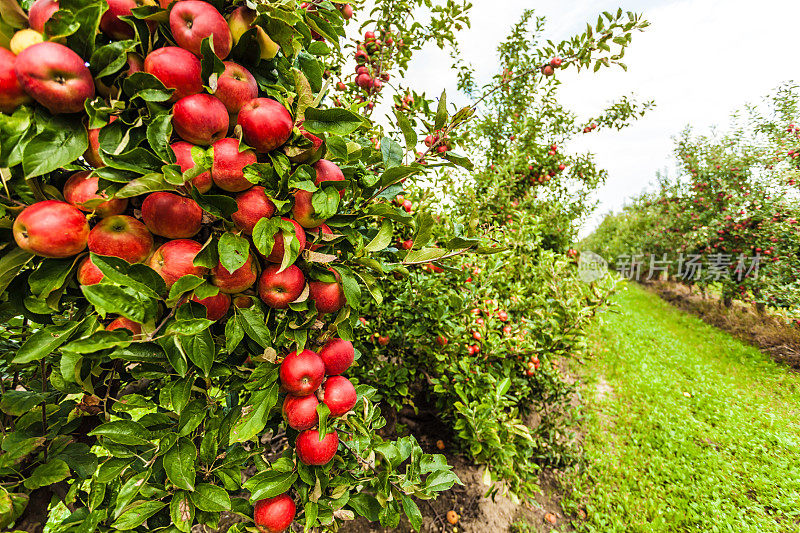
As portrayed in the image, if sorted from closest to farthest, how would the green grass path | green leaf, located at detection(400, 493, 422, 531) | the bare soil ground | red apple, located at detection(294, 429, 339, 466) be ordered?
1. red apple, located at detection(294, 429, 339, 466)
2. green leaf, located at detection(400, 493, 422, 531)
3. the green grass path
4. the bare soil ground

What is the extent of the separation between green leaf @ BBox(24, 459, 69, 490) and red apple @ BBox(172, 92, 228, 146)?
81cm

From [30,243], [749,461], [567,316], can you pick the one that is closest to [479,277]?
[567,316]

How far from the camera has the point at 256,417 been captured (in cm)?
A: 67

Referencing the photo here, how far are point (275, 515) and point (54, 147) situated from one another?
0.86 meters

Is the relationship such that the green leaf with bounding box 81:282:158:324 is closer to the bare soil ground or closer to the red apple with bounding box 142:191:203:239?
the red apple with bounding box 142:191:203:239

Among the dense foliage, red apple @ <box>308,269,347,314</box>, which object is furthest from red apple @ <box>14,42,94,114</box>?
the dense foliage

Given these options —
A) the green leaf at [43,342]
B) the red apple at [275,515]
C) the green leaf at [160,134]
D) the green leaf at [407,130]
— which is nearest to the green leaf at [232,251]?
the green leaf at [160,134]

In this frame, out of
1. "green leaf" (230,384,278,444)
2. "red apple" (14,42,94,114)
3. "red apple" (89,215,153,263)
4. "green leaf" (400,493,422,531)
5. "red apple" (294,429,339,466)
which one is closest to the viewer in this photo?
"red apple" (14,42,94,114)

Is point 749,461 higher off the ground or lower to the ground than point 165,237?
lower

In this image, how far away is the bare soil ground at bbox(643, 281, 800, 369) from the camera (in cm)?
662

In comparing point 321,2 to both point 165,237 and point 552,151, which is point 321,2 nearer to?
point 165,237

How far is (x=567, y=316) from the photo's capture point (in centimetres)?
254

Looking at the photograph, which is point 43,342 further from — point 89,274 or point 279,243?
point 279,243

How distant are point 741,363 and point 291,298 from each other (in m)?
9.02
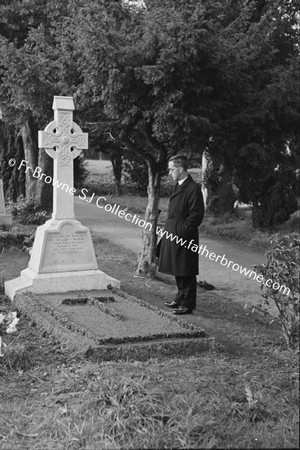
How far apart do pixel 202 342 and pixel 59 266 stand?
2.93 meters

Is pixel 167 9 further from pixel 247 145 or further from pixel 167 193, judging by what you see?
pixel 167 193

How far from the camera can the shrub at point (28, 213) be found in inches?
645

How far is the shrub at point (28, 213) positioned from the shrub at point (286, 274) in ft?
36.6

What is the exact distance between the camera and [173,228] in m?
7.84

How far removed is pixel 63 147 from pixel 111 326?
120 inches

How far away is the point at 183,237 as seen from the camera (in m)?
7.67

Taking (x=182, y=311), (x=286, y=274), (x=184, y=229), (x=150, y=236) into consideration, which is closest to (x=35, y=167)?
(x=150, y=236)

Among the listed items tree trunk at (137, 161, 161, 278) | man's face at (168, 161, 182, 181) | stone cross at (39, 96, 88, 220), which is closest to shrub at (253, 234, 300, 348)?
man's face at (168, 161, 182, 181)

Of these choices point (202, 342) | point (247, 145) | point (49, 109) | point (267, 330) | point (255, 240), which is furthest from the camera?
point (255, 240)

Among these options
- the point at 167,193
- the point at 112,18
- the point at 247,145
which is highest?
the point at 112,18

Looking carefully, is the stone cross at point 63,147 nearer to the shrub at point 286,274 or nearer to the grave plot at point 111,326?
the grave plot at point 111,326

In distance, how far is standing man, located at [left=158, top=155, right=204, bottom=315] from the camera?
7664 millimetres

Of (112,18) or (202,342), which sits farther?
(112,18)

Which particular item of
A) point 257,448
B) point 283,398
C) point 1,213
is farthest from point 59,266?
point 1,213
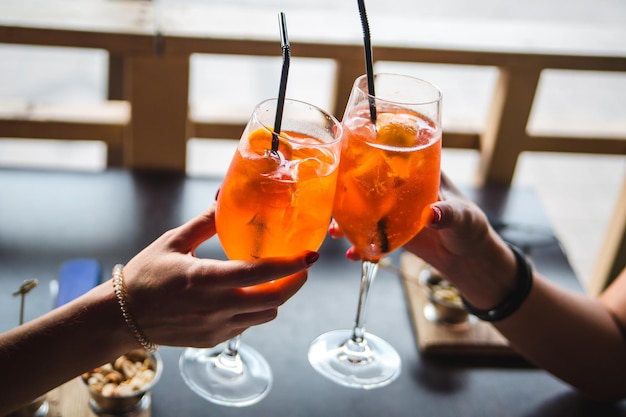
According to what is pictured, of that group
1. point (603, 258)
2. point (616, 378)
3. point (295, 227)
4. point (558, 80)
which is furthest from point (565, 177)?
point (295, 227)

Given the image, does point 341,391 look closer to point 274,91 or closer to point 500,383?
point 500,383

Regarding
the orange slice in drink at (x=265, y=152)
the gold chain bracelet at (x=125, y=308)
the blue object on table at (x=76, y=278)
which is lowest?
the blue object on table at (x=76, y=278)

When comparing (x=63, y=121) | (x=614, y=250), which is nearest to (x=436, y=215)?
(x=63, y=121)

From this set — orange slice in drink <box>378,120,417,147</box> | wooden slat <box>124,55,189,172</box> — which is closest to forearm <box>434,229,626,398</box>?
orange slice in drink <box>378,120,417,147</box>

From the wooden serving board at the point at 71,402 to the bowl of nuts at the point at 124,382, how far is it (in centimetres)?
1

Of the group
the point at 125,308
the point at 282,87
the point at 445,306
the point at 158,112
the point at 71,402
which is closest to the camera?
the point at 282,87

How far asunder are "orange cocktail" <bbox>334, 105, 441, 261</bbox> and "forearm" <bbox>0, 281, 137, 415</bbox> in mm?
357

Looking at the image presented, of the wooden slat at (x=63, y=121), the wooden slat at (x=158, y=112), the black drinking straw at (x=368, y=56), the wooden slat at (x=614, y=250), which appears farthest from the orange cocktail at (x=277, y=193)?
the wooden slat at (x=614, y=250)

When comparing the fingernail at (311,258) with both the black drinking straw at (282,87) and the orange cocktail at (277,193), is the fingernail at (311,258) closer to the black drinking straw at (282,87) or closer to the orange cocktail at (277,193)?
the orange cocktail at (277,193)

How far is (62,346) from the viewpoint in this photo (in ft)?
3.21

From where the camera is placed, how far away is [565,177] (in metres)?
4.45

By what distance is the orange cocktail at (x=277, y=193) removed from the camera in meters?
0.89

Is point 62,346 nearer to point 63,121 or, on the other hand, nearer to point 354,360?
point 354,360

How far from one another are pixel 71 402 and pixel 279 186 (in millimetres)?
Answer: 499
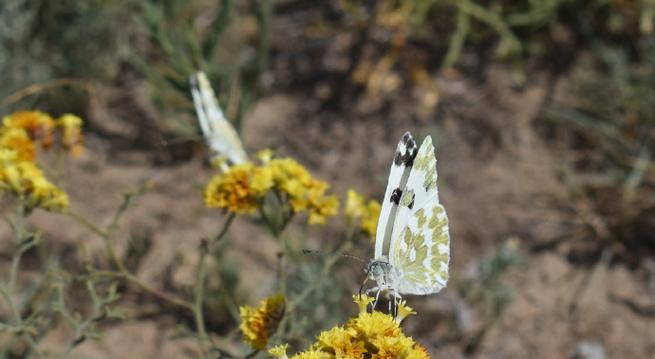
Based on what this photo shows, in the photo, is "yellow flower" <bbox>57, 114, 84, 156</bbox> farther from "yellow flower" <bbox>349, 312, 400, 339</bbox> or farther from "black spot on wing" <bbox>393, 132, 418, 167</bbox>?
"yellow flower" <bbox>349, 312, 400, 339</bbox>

SHORT EXERCISE:
Without any pictures, reproduce exactly the lines from the line that contains "When comparing (x=63, y=121)" to the end of the entries above, both ends included.

SOLVED PROBLEM:
When comparing (x=63, y=121) | (x=614, y=250), which is nearest to (x=436, y=215)?
(x=63, y=121)

From this set — orange slice in drink <box>378,120,417,147</box> | wooden slat <box>124,55,189,172</box> — which is closest to forearm <box>434,229,626,398</box>?
orange slice in drink <box>378,120,417,147</box>

From the wooden serving board at the point at 71,402 to the bowl of nuts at the point at 124,382, how far is it (in centimetres)?
1

Of the group
the point at 125,308
the point at 282,87
the point at 445,306
the point at 158,112
the point at 71,402
which is closest to the camera?
the point at 282,87

How far asunder are "orange cocktail" <bbox>334, 105, 441, 261</bbox> and "forearm" <bbox>0, 281, 137, 415</bbox> in mm?
357

Looking at the image presented, of the wooden slat at (x=63, y=121), the wooden slat at (x=158, y=112), the black drinking straw at (x=368, y=56), the wooden slat at (x=614, y=250), which appears farthest from the orange cocktail at (x=277, y=193)?
the wooden slat at (x=614, y=250)

When comparing the fingernail at (311,258) with both the black drinking straw at (282,87) and the orange cocktail at (277,193), is the fingernail at (311,258) closer to the black drinking straw at (282,87) or closer to the orange cocktail at (277,193)?
the orange cocktail at (277,193)

How far is (62,346) from the viewpoint in this photo (in ft)?
3.21

From where the camera is placed, how far away is [565,177] (in metres)?
4.45

By what distance is the orange cocktail at (x=277, y=193) removed from the camera in meters?
0.89

Is point 62,346 nearer to point 63,121 or, on the other hand, nearer to point 354,360?
point 354,360

How far from one another are pixel 71 402 and pixel 279 186 (in millimetres)?
Answer: 499
Based on what this photo shows, in the photo, is "yellow flower" <bbox>57, 114, 84, 156</bbox> farther from "yellow flower" <bbox>349, 312, 400, 339</bbox> or farther from "black spot on wing" <bbox>393, 132, 418, 167</bbox>?
"yellow flower" <bbox>349, 312, 400, 339</bbox>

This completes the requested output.